*Short exercise:*
Print verbatim every line starting at the one that contains "How distant from" and ending at the final line of the records; include both endpoints.

[Collected data entries]
***
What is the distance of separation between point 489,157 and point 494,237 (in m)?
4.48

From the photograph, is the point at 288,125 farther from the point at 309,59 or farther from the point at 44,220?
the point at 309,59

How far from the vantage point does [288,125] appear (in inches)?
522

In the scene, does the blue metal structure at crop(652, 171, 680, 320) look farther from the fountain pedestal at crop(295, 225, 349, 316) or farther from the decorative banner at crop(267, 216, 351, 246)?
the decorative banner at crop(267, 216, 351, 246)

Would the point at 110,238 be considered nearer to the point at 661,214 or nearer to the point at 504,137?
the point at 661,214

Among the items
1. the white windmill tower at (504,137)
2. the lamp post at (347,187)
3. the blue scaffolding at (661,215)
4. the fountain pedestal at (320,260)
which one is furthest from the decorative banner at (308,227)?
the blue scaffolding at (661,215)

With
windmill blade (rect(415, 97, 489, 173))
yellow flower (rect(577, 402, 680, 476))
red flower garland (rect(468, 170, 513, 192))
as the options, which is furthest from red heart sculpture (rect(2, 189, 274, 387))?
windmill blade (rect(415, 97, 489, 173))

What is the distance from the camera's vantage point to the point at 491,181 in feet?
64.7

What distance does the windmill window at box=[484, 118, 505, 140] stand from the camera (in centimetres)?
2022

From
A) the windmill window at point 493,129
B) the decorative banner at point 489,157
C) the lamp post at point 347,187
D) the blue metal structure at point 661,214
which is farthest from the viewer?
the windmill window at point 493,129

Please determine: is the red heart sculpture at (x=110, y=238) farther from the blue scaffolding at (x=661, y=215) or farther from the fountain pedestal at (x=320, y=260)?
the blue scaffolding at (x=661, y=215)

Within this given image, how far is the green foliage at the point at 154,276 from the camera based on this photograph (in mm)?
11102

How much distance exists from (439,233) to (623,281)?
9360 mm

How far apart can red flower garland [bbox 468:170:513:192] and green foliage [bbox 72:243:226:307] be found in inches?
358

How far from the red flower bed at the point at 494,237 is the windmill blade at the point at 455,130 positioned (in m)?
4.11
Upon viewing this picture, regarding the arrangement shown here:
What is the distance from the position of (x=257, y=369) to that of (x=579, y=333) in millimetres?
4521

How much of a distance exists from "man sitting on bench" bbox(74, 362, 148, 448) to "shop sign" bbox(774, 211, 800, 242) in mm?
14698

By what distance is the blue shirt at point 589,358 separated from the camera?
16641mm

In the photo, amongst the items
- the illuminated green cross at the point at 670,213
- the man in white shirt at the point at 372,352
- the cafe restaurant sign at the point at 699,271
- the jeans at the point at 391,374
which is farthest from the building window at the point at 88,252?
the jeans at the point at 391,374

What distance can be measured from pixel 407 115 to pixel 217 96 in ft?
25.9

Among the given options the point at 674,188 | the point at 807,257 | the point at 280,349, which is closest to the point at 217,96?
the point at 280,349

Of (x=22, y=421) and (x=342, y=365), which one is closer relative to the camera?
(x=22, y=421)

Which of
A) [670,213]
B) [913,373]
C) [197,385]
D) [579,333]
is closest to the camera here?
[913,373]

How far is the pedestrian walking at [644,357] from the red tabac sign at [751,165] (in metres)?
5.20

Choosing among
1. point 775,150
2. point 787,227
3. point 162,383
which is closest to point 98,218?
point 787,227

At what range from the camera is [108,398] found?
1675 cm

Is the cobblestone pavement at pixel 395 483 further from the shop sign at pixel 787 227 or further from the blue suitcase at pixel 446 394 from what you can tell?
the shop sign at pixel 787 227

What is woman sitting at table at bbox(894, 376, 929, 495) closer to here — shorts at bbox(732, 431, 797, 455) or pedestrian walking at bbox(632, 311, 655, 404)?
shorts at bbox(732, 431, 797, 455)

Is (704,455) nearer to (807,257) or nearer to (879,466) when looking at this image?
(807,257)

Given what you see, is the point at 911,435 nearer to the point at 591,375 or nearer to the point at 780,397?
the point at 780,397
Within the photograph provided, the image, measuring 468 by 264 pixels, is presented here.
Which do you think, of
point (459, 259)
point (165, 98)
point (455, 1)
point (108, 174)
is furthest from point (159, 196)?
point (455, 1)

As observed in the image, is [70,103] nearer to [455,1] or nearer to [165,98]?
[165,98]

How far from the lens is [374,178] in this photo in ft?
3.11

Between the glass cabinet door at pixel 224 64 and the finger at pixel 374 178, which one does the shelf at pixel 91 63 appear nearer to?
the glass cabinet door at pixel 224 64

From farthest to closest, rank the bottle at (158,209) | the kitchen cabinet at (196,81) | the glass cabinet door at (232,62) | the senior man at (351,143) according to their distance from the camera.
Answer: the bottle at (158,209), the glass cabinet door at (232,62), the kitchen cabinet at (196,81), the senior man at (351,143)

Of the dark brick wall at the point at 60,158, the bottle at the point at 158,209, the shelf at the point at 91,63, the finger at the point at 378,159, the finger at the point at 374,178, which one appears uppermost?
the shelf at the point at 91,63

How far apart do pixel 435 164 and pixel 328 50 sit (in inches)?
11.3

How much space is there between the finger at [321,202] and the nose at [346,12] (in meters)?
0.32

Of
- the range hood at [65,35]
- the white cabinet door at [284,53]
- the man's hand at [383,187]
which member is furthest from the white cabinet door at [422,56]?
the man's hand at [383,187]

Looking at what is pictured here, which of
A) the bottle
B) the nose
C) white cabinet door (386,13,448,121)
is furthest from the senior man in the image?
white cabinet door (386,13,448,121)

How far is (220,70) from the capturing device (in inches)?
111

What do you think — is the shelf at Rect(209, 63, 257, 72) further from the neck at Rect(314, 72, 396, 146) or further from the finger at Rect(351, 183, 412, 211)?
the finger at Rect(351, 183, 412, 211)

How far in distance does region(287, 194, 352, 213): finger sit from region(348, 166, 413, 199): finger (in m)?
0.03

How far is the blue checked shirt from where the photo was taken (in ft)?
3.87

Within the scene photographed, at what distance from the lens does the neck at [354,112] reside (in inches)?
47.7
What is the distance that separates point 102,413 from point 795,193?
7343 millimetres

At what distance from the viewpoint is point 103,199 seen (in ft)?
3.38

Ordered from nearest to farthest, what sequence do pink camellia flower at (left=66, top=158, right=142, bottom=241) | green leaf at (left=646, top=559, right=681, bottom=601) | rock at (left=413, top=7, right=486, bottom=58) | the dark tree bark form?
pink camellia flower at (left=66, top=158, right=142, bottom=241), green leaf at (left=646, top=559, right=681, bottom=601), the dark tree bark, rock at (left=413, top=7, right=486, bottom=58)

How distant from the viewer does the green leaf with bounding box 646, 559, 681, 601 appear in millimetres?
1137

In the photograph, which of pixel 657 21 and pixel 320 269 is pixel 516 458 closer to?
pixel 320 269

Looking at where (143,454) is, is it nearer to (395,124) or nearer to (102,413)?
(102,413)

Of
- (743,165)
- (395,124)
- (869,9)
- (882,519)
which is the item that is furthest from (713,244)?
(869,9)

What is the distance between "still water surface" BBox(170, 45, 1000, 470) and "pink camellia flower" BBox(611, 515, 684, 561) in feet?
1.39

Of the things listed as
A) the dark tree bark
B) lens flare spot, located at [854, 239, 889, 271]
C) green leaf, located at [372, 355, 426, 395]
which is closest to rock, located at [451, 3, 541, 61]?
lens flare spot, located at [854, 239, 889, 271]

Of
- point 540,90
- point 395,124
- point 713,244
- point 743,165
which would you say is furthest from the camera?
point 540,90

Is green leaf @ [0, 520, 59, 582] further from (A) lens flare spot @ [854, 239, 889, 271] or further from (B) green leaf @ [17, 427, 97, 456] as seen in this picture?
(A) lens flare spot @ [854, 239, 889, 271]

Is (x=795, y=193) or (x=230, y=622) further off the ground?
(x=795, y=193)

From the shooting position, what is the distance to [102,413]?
***
*Answer:*
How distant from the viewer does the green leaf with bounding box 646, 559, 681, 601 appear in millimetres?
1137

In the photograph, which of pixel 657 21 and pixel 320 269 is pixel 516 458 closer to?
pixel 320 269

Looking at where (143,454) is, is it nearer to (395,124) or nearer to (102,413)?
(102,413)

Of
- (743,165)
- (395,124)
- (869,9)
- (882,519)
which is the item that is furthest from (713,244)?
(869,9)

What is the distance between "still water surface" BBox(170, 45, 1000, 470) and "pink camellia flower" BBox(611, 515, 684, 561) in feet?
1.39

Of the things listed as
A) the dark tree bark
B) lens flare spot, located at [854, 239, 889, 271]
C) green leaf, located at [372, 355, 426, 395]
which is closest to rock, located at [451, 3, 541, 61]?
lens flare spot, located at [854, 239, 889, 271]

Of
- point 540,90
- point 395,124
- point 713,244
- point 743,165
which would you say is furthest from the camera?
point 540,90

Is green leaf @ [0, 520, 59, 582] further from (A) lens flare spot @ [854, 239, 889, 271] or further from (B) green leaf @ [17, 427, 97, 456] as seen in this picture?
(A) lens flare spot @ [854, 239, 889, 271]

Is (x=795, y=193) or (x=230, y=622) further off the ground?
(x=795, y=193)

From the shooting position, what is the distance to [102,413]?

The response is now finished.